This is the buying and selling  of goods or service within the National boundaries, consisting of wholesale and retail trade.
INTERNATIONAL TRADE.
This is the buying from and selling to overseas markets. It is therefore made up of import, export and import trade

CHANNEL OF DISTRIBUTION.
CHANNEL refers to the path linking to producer or manufacturer of a product with the consumers or users of the product.  The path consists of a set of business entities like retailors, whole sealers, industries, etc.  The term “Channel of distribution” may be defined as routes taken by the tittle to the product on its journey from the producers to the consumers.  Normally channel of distribution follows :-
1.       Wholesaler buys goods from manufacturers
2.       Retailers buys goods from wholesalers
3.       Consumer s buys goods from retailers
In some cases, the manufacturer establishes their own retail shop and the consumers can buy goods from these shops. Similarly large retailers can also buy goods direct from manufacturers. The chain or channel of distribution is concerned with different types of trade.  The following diagram explains the chain of distribution
 



CLASSIFICATION
Channel may be classified according to the members of stages in ownership as
1.       A one stage channel   (M                  C)
This is a channel through which the manufacturer of goods supplies the consumers direct

2.       A two stage channel     ( M                  R                   C )
It constitute where the manufacture supplies the retailer directly

3.        A three stage  channel ( M                   W                     R                 C)
It constitutes when the manufacturer supplies the wholesaler who supplies the retailer and retailer supply to the consumers.
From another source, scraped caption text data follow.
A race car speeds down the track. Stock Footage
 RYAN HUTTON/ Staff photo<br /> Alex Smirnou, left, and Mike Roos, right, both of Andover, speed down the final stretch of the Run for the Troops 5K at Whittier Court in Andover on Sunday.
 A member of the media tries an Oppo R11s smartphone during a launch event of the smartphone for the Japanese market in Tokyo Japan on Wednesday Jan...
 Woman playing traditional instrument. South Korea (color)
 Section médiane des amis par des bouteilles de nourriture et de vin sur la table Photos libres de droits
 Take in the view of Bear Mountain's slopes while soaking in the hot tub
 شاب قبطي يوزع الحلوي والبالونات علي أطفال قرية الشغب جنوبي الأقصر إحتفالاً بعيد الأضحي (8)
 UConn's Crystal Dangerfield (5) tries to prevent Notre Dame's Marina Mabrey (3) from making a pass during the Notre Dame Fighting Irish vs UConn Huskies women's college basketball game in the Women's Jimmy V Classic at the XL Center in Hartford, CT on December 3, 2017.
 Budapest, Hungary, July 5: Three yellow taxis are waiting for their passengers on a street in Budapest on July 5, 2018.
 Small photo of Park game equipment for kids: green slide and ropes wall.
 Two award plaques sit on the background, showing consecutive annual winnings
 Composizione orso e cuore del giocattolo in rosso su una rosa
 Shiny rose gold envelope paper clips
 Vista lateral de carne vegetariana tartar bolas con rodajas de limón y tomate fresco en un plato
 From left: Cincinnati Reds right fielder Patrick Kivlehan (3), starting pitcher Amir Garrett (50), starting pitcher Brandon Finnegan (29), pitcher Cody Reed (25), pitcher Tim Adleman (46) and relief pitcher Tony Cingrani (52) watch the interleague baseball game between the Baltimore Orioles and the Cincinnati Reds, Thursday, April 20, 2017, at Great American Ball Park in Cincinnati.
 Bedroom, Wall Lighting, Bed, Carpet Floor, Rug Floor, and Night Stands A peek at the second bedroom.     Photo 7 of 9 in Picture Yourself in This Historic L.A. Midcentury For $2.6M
4.       A  four stage channel    (M                  A OR  W1                      W2                 R                  C) 
It consistute when manufacturer supplies to his agent who then supplies to the wholesaler who supplies the retailer and supplies the consumer.

The  channel  of this type  may be illustrated by the diagram which follows.

 

ACTIVITIES PERFOMED IN CHANELS

a.       TRANSIT
Goods must be divided and moved physically from the point of origin to the point of destination
b.      SEARCH:
Buyers and sellers must be made aware of the goods and must brought into market relationship with one another.
c.       MAINTAINANCE OF INVENTORIES
The carrying of inventories in appropriate quantities is essential if distribution is to be swift and economical
d.      PERSUATION
Advertising campaigns and personal selling are required if goods are to be marketed so as to satisfy demand.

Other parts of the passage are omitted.